The spine (also called the vertebral column or spinal column) is composed of a series of bones called vertebrae stacked one upon another. There are four regions of the spine:
The cervical spine is made up of seven cervical vertebrae. The main function of the cervical spine is to support the weight of the head which is approximately 10-12 pounds. The cervical spine has the greatest range of motion, in part because of two specialized vertebra that move with the skull. Cervical vertebrae are the smallest of the vertebrae. The first cervical vertebra is called the atlas and is significantly different from the other vertebrae. It is ring-like in shape with two large protrusions on the sides to support the weight of the head.
The second cervical vertebra is called the axis.The axis is also unique in that it has a bony peg-like protrusion, called the dens or odontoid on its upper surface that fits within the ring of the atlas. The curve of the neck is described as a lordosis or lordotic curve, and looks like a “C” in reverse.
The main function of the thoracic spine is to protect the organs of the chest, especially the heart and lungs. There are 12 thoracic vertebrae with one rib attached on each side, to create a thoracic cage, which protects the internal organs of the chest. The thoracic spine has a normal kyphosis, or “C” curve. The thoracic spine is less mobile than the cervical and lumbar spine because of the thoracic cage.
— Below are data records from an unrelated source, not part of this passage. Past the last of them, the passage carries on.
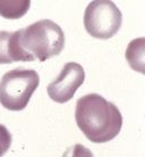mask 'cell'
Masks as SVG:
<instances>
[{
  "label": "cell",
  "instance_id": "cell-10",
  "mask_svg": "<svg viewBox=\"0 0 145 157\" xmlns=\"http://www.w3.org/2000/svg\"><path fill=\"white\" fill-rule=\"evenodd\" d=\"M12 142V136L5 125L0 124V157L6 154L10 148Z\"/></svg>",
  "mask_w": 145,
  "mask_h": 157
},
{
  "label": "cell",
  "instance_id": "cell-4",
  "mask_svg": "<svg viewBox=\"0 0 145 157\" xmlns=\"http://www.w3.org/2000/svg\"><path fill=\"white\" fill-rule=\"evenodd\" d=\"M83 22L90 36L106 40L119 32L123 22V16L114 2L96 0L90 2L85 8Z\"/></svg>",
  "mask_w": 145,
  "mask_h": 157
},
{
  "label": "cell",
  "instance_id": "cell-3",
  "mask_svg": "<svg viewBox=\"0 0 145 157\" xmlns=\"http://www.w3.org/2000/svg\"><path fill=\"white\" fill-rule=\"evenodd\" d=\"M39 74L34 70L18 67L5 73L0 81V103L9 111H22L39 86Z\"/></svg>",
  "mask_w": 145,
  "mask_h": 157
},
{
  "label": "cell",
  "instance_id": "cell-8",
  "mask_svg": "<svg viewBox=\"0 0 145 157\" xmlns=\"http://www.w3.org/2000/svg\"><path fill=\"white\" fill-rule=\"evenodd\" d=\"M11 33L9 31H0V64L14 63L9 54V39Z\"/></svg>",
  "mask_w": 145,
  "mask_h": 157
},
{
  "label": "cell",
  "instance_id": "cell-5",
  "mask_svg": "<svg viewBox=\"0 0 145 157\" xmlns=\"http://www.w3.org/2000/svg\"><path fill=\"white\" fill-rule=\"evenodd\" d=\"M85 72L82 65L76 62H68L64 64L58 78L48 85V95L57 103H67L83 84Z\"/></svg>",
  "mask_w": 145,
  "mask_h": 157
},
{
  "label": "cell",
  "instance_id": "cell-1",
  "mask_svg": "<svg viewBox=\"0 0 145 157\" xmlns=\"http://www.w3.org/2000/svg\"><path fill=\"white\" fill-rule=\"evenodd\" d=\"M76 122L92 143H106L121 132L123 117L116 105L96 93L82 96L76 102Z\"/></svg>",
  "mask_w": 145,
  "mask_h": 157
},
{
  "label": "cell",
  "instance_id": "cell-6",
  "mask_svg": "<svg viewBox=\"0 0 145 157\" xmlns=\"http://www.w3.org/2000/svg\"><path fill=\"white\" fill-rule=\"evenodd\" d=\"M145 40L144 38H139L128 43L127 49L125 52V58L127 60L130 67L135 70L136 72H139L144 74V48H145Z\"/></svg>",
  "mask_w": 145,
  "mask_h": 157
},
{
  "label": "cell",
  "instance_id": "cell-7",
  "mask_svg": "<svg viewBox=\"0 0 145 157\" xmlns=\"http://www.w3.org/2000/svg\"><path fill=\"white\" fill-rule=\"evenodd\" d=\"M30 8V1H0V16L5 19H19L27 13Z\"/></svg>",
  "mask_w": 145,
  "mask_h": 157
},
{
  "label": "cell",
  "instance_id": "cell-2",
  "mask_svg": "<svg viewBox=\"0 0 145 157\" xmlns=\"http://www.w3.org/2000/svg\"><path fill=\"white\" fill-rule=\"evenodd\" d=\"M21 48L33 60L45 62L59 56L64 48L63 30L54 21L39 20L17 31Z\"/></svg>",
  "mask_w": 145,
  "mask_h": 157
},
{
  "label": "cell",
  "instance_id": "cell-9",
  "mask_svg": "<svg viewBox=\"0 0 145 157\" xmlns=\"http://www.w3.org/2000/svg\"><path fill=\"white\" fill-rule=\"evenodd\" d=\"M62 157H94L92 151L81 144H76L64 151Z\"/></svg>",
  "mask_w": 145,
  "mask_h": 157
}]
</instances>
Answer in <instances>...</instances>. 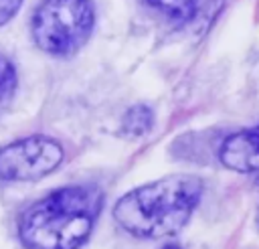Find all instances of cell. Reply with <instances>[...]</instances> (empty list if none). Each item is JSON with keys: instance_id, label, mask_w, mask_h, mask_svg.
I'll return each instance as SVG.
<instances>
[{"instance_id": "obj_1", "label": "cell", "mask_w": 259, "mask_h": 249, "mask_svg": "<svg viewBox=\"0 0 259 249\" xmlns=\"http://www.w3.org/2000/svg\"><path fill=\"white\" fill-rule=\"evenodd\" d=\"M202 196V180L174 174L123 194L113 206L117 225L144 239L176 235Z\"/></svg>"}, {"instance_id": "obj_2", "label": "cell", "mask_w": 259, "mask_h": 249, "mask_svg": "<svg viewBox=\"0 0 259 249\" xmlns=\"http://www.w3.org/2000/svg\"><path fill=\"white\" fill-rule=\"evenodd\" d=\"M97 186H65L34 202L20 221L26 249H79L101 211Z\"/></svg>"}, {"instance_id": "obj_3", "label": "cell", "mask_w": 259, "mask_h": 249, "mask_svg": "<svg viewBox=\"0 0 259 249\" xmlns=\"http://www.w3.org/2000/svg\"><path fill=\"white\" fill-rule=\"evenodd\" d=\"M91 0H40L32 16V38L51 55H73L93 28Z\"/></svg>"}, {"instance_id": "obj_4", "label": "cell", "mask_w": 259, "mask_h": 249, "mask_svg": "<svg viewBox=\"0 0 259 249\" xmlns=\"http://www.w3.org/2000/svg\"><path fill=\"white\" fill-rule=\"evenodd\" d=\"M63 162V148L47 136H30L0 148L2 180H38Z\"/></svg>"}, {"instance_id": "obj_5", "label": "cell", "mask_w": 259, "mask_h": 249, "mask_svg": "<svg viewBox=\"0 0 259 249\" xmlns=\"http://www.w3.org/2000/svg\"><path fill=\"white\" fill-rule=\"evenodd\" d=\"M219 158L235 172H259V126L229 136L221 146Z\"/></svg>"}, {"instance_id": "obj_6", "label": "cell", "mask_w": 259, "mask_h": 249, "mask_svg": "<svg viewBox=\"0 0 259 249\" xmlns=\"http://www.w3.org/2000/svg\"><path fill=\"white\" fill-rule=\"evenodd\" d=\"M152 119L154 117H152L150 107L136 105V107H132L125 113V117H123V130L130 136H142V134H146L152 128Z\"/></svg>"}, {"instance_id": "obj_7", "label": "cell", "mask_w": 259, "mask_h": 249, "mask_svg": "<svg viewBox=\"0 0 259 249\" xmlns=\"http://www.w3.org/2000/svg\"><path fill=\"white\" fill-rule=\"evenodd\" d=\"M16 89V71L12 63L0 55V105H4Z\"/></svg>"}, {"instance_id": "obj_8", "label": "cell", "mask_w": 259, "mask_h": 249, "mask_svg": "<svg viewBox=\"0 0 259 249\" xmlns=\"http://www.w3.org/2000/svg\"><path fill=\"white\" fill-rule=\"evenodd\" d=\"M154 8H158L160 12L174 16V18H186L188 14H192L194 10V2L196 0H148Z\"/></svg>"}, {"instance_id": "obj_9", "label": "cell", "mask_w": 259, "mask_h": 249, "mask_svg": "<svg viewBox=\"0 0 259 249\" xmlns=\"http://www.w3.org/2000/svg\"><path fill=\"white\" fill-rule=\"evenodd\" d=\"M24 0H0V26H4L20 8Z\"/></svg>"}, {"instance_id": "obj_10", "label": "cell", "mask_w": 259, "mask_h": 249, "mask_svg": "<svg viewBox=\"0 0 259 249\" xmlns=\"http://www.w3.org/2000/svg\"><path fill=\"white\" fill-rule=\"evenodd\" d=\"M162 249H182V247L176 245V243H170V245H166V247H162Z\"/></svg>"}]
</instances>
The lumbar spine has five lumbar vertebrae, which are the largest vertebrae. These vertebrae are also aligned in a reverse “C” like the cervical spine, creating a normal lumbar lordosis. The five lumbar vertebral bodies are the weight-bearing portion of the spine and are the largest in diameter compared to the thoracic and cervical vertebral bodies. They sit atop the sacrum, which is formed by five vertebrae fused together into a solid unit.
There are usually no identifiable disc spaces between the sacral segments. At the end of the spinal column is the coccyx or tailbone. Most people have 33 vertebrae in total, although there may be 32 or 34. Variations are usually found in the lumbar or sacral regions.